* Records provided

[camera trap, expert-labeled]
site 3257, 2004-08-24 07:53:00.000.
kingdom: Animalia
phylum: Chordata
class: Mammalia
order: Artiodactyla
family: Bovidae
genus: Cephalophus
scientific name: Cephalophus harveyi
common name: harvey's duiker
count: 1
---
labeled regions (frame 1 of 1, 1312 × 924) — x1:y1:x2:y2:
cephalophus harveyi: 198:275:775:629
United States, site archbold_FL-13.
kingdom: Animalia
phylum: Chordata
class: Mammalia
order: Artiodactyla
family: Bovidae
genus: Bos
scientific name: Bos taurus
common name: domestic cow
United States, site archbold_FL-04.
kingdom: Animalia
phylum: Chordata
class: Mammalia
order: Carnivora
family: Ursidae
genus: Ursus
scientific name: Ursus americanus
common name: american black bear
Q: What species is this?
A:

* Problem description
Return the records exactly, character for character.

* Answer space
[camera trap, expert-labeled]
site 3257, 2004-08-24 07:53:00.000.
kingdom: Animalia
phylum: Chordata
class: Mammalia
order: Artiodactyla
family: Bovidae
genus: Cephalophus
scientific name: Cephalophus harveyi
common name: harvey's duiker
count: 1
---
labeled regions (frame 1 of 1, 1312 × 924) — x1:y1:x2:y2:
cephalophus harveyi: 198:275:775:629
United States, site archbold_FL-13.
kingdom: Animalia
phylum: Chordata
class: Mammalia
order: Artiodactyla
family: Bovidae
genus: Bos
scientific name: Bos taurus
common name: domestic cow
United States, site archbold_FL-04.
kingdom: Animalia
phylum: Chordata
class: Mammalia
order: Carnivora
family: Ursidae
genus: Ursus
scientific name: Ursus americanus
common name: american black bear
Q: What species is this?
A:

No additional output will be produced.